Among the entries below, only the lines from the one with "Go Blue Gopher" through the one with "Lampka przód ProX" are wanted, reproduced exactly. Pictures are not wanted.

[SOURCE MATERIAL]
● ● ●

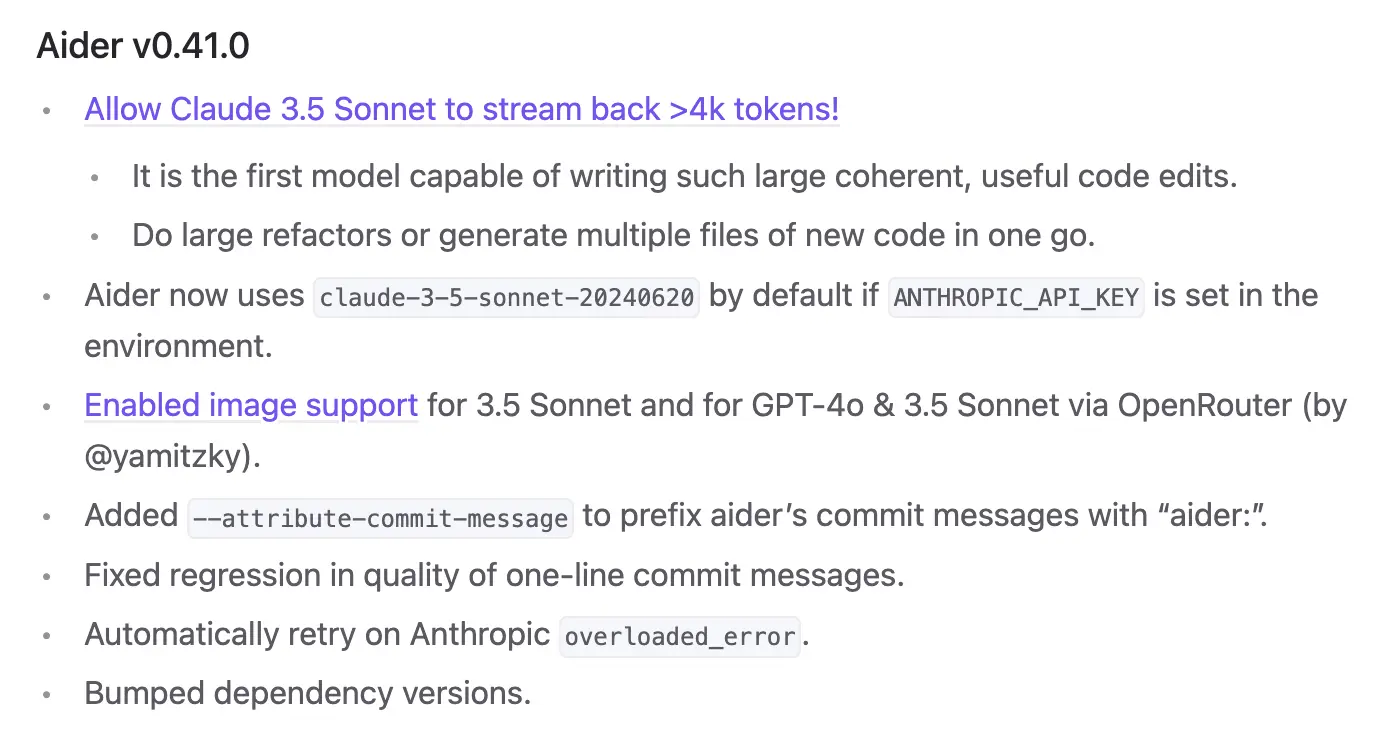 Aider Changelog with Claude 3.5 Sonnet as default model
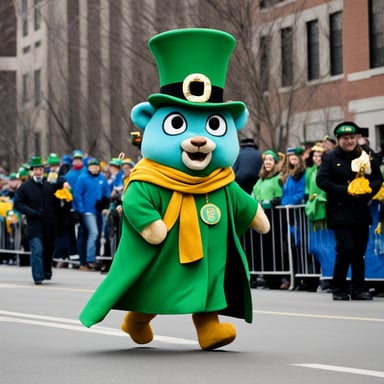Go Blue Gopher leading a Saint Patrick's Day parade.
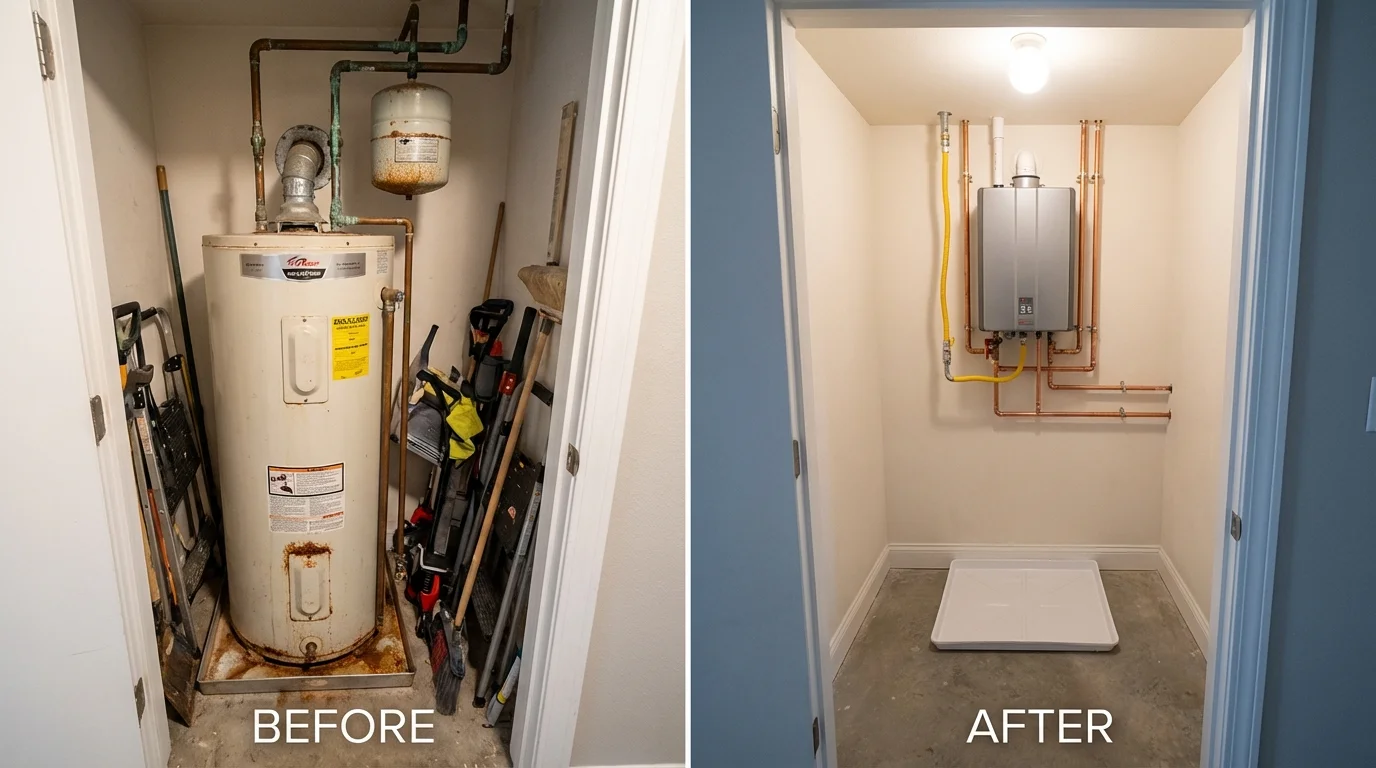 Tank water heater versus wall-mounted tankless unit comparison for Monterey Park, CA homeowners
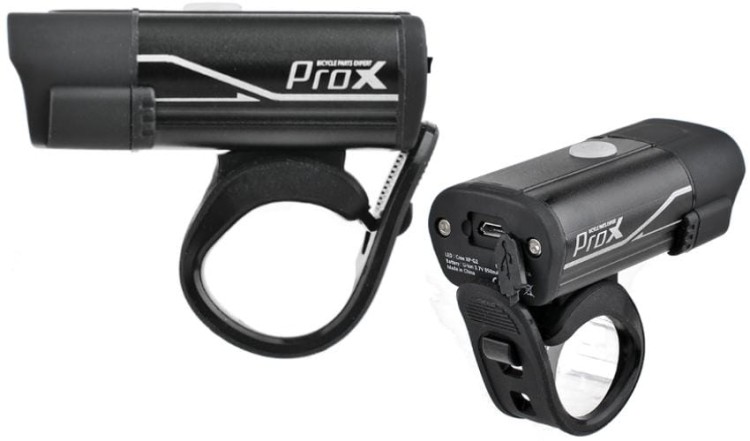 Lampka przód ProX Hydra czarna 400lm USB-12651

● ● ●

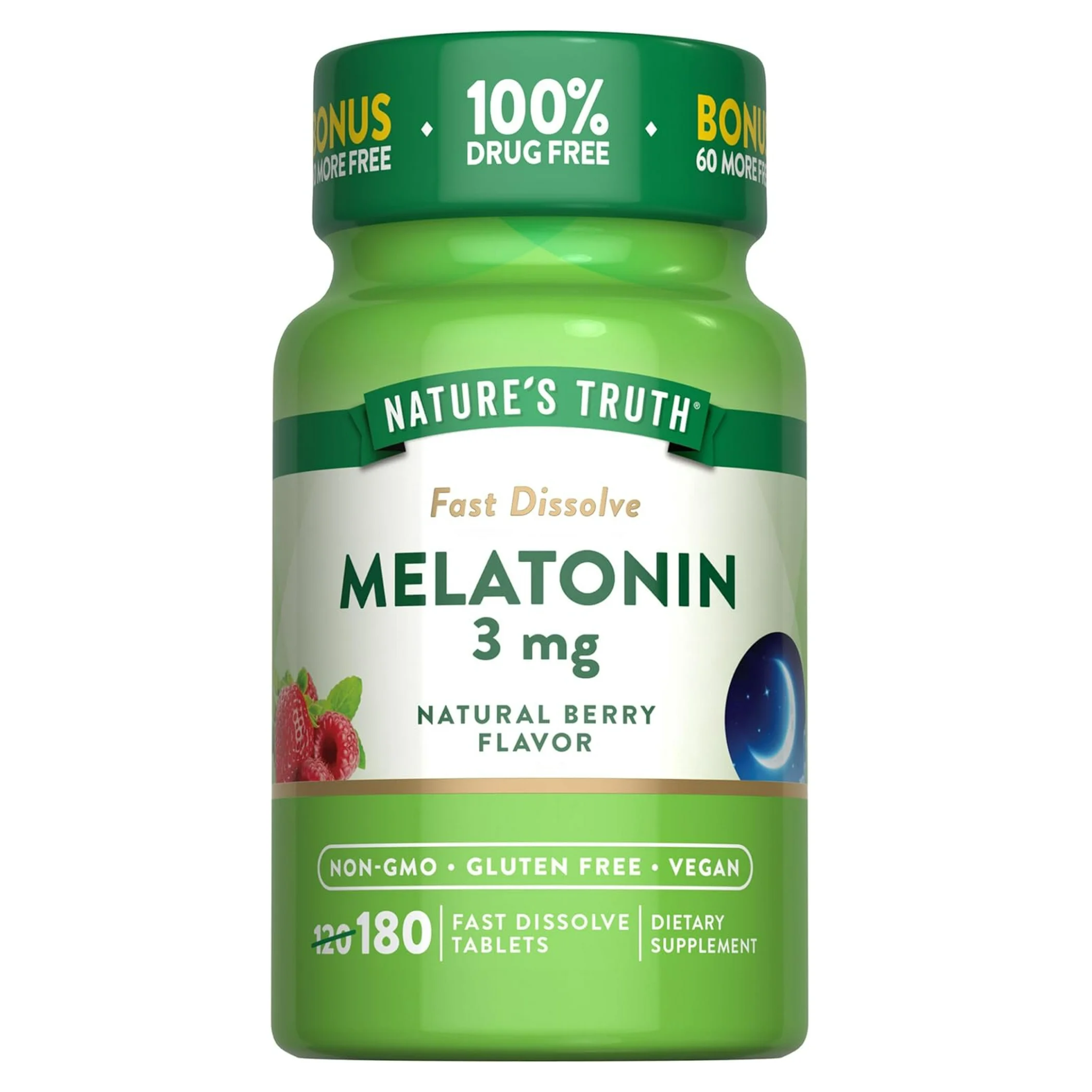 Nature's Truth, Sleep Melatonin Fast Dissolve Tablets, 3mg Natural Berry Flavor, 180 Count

● ● ●

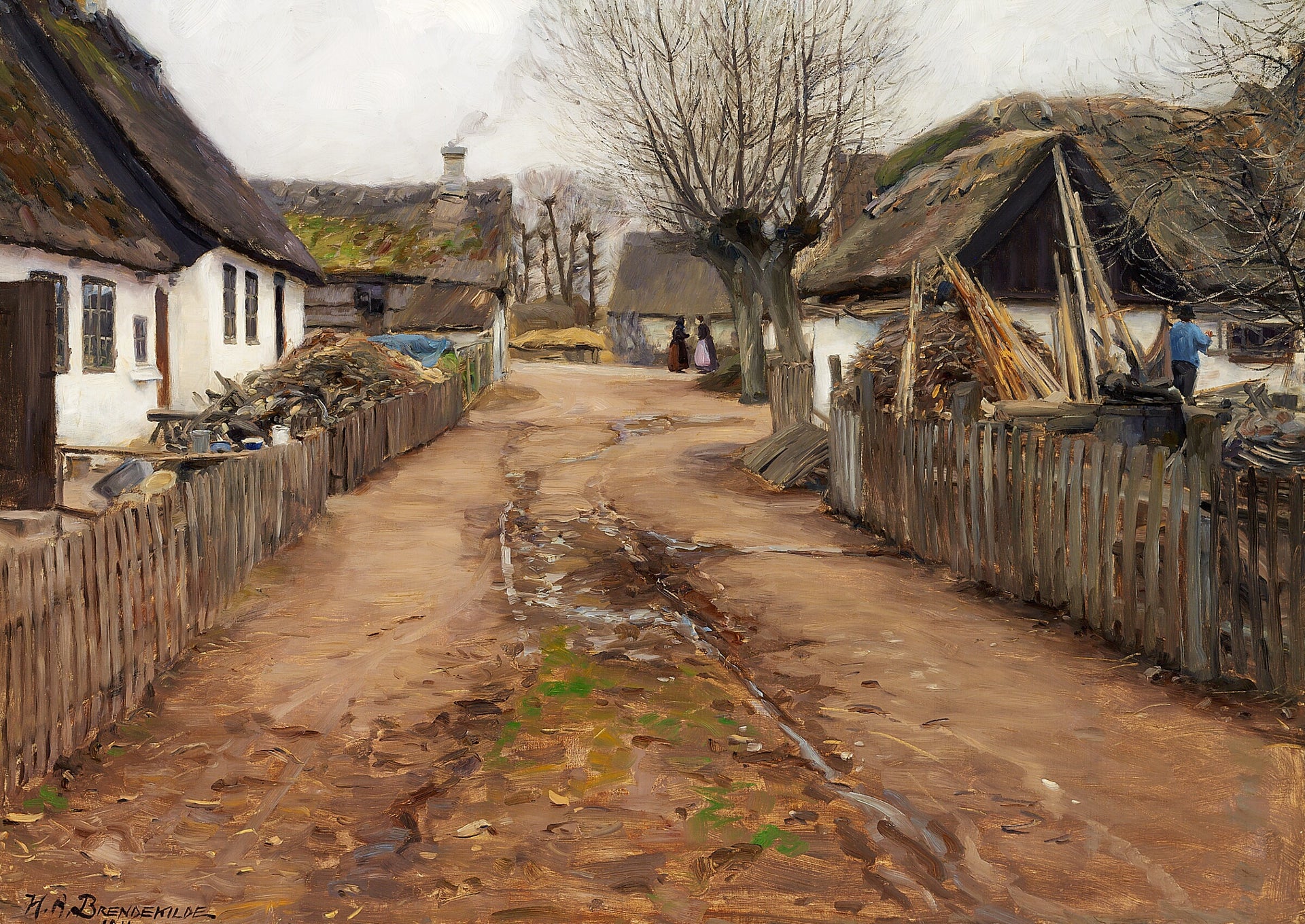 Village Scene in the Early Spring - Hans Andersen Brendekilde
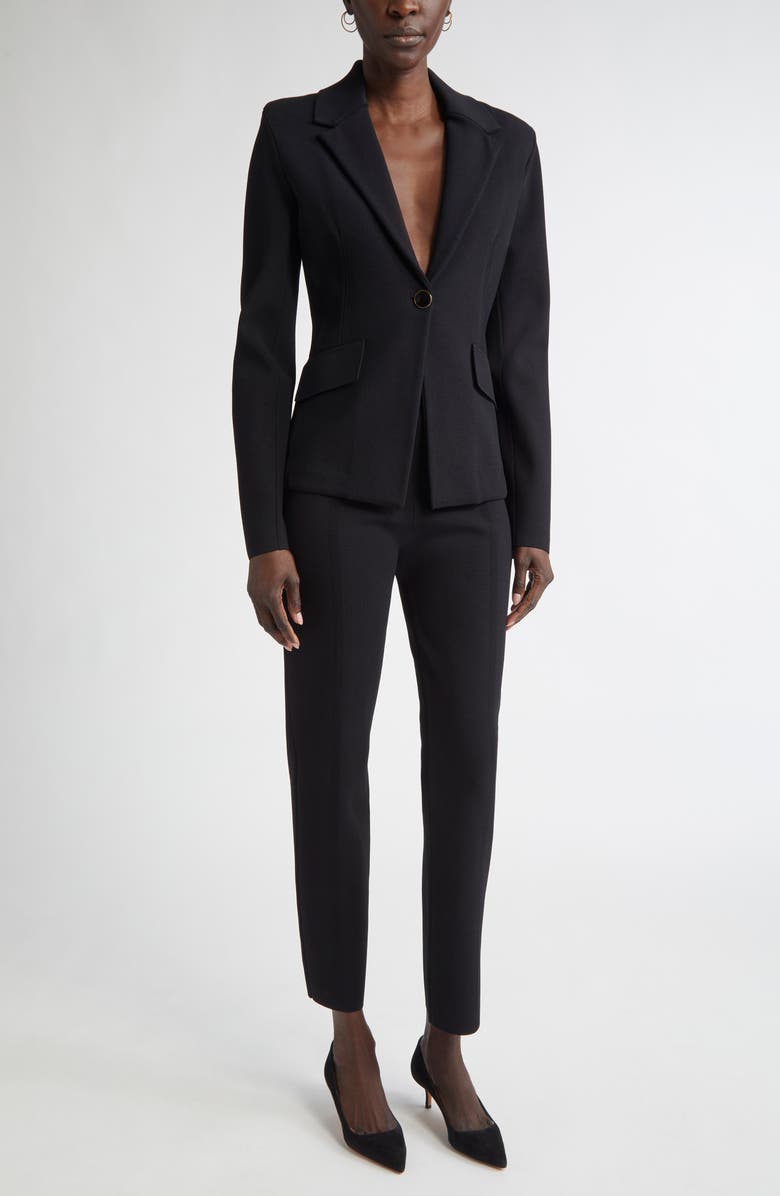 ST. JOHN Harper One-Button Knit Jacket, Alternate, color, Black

● ● ●

[EXERCISE SOLUTION]
Go Blue Gopher leading a Saint Patrick's Day parade.
 Tank water heater versus wall-mounted tankless unit comparison for Monterey Park, CA homeowners
 Lampka przód ProX Hydra czarna 400lm USB-12651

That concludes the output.